Records from a collection
* START *
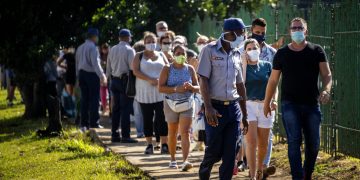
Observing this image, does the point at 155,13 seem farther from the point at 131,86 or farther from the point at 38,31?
the point at 131,86

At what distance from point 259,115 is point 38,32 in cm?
980

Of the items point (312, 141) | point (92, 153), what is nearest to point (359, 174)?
point (312, 141)

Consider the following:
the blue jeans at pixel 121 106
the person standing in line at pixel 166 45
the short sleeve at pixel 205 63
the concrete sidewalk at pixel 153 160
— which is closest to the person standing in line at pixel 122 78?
the blue jeans at pixel 121 106

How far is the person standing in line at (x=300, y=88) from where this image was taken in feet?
36.1

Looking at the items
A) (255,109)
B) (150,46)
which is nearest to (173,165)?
(255,109)

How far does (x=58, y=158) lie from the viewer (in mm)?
16062

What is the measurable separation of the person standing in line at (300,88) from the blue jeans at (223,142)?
661 millimetres

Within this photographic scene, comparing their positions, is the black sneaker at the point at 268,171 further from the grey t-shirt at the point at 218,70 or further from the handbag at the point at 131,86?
the handbag at the point at 131,86

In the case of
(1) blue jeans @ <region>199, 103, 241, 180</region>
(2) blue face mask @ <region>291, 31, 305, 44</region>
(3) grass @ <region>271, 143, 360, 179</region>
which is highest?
(2) blue face mask @ <region>291, 31, 305, 44</region>

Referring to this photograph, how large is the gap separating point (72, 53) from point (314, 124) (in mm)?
13784

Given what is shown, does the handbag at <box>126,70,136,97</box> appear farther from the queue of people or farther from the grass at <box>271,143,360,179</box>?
the grass at <box>271,143,360,179</box>

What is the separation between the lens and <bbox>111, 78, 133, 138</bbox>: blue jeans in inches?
708

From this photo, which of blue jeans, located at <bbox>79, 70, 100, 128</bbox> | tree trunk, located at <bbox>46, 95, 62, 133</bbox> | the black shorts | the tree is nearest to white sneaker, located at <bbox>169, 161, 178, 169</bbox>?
tree trunk, located at <bbox>46, 95, 62, 133</bbox>

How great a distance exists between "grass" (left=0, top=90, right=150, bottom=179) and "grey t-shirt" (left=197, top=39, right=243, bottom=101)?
9.00 ft
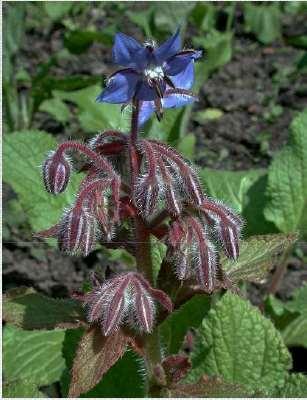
* END *
● **What the exercise asks**
Express every line of the listing above as a JSON list of strings, one string per line, with blank lines and the pictures left out.

● **Result of this task**
[
  "Observing this image, does the point at 155,13 seem farther from the point at 131,86 or farther from the point at 38,31?",
  "the point at 131,86",
  "At what distance from point 259,115 is point 38,32 in cm?",
  "980",
  "Of the items point (312, 141) | point (92, 153), what is nearest to point (359, 174)?",
  "point (312, 141)",
  "Consider the following:",
  "the blue jeans at pixel 121 106",
  "the person standing in line at pixel 166 45",
  "the short sleeve at pixel 205 63",
  "the concrete sidewalk at pixel 153 160",
  "— which is closest to the person standing in line at pixel 122 78?",
  "the blue jeans at pixel 121 106",
  "How far is the person standing in line at (x=300, y=88) from where this image was taken in feet?",
  "36.1",
  "Looking at the items",
  "A) (255,109)",
  "B) (150,46)",
  "which is nearest to (173,165)?",
  "(255,109)",
  "How far does (x=58, y=158) lie from the viewer (in mm)?",
  "16062",
  "What is the measurable separation of the person standing in line at (300,88) from the blue jeans at (223,142)?",
  "661 millimetres",
  "Within this photographic scene, comparing their positions, is the black sneaker at the point at 268,171 further from the grey t-shirt at the point at 218,70 or further from the handbag at the point at 131,86?",
  "the handbag at the point at 131,86",
  "In the case of",
  "(1) blue jeans @ <region>199, 103, 241, 180</region>",
  "(2) blue face mask @ <region>291, 31, 305, 44</region>",
  "(3) grass @ <region>271, 143, 360, 179</region>",
  "which is highest?",
  "(2) blue face mask @ <region>291, 31, 305, 44</region>",
  "Referring to this photograph, how large is the gap separating point (72, 53) from point (314, 124) (in mm)?",
  "13784",
  "Given what is shown, does the handbag at <box>126,70,136,97</box> appear farther from the queue of people or farther from the grass at <box>271,143,360,179</box>?",
  "the grass at <box>271,143,360,179</box>",
  "What is the separation between the lens and <bbox>111, 78, 133, 138</bbox>: blue jeans in inches?",
  "708",
  "From this photo, which of blue jeans, located at <bbox>79, 70, 100, 128</bbox> | tree trunk, located at <bbox>46, 95, 62, 133</bbox> | the black shorts | the tree is nearest to white sneaker, located at <bbox>169, 161, 178, 169</bbox>?",
  "tree trunk, located at <bbox>46, 95, 62, 133</bbox>",
  "How great a distance exists between \"grass\" (left=0, top=90, right=150, bottom=179) and \"grey t-shirt\" (left=197, top=39, right=243, bottom=101)?",
  "9.00 ft"
]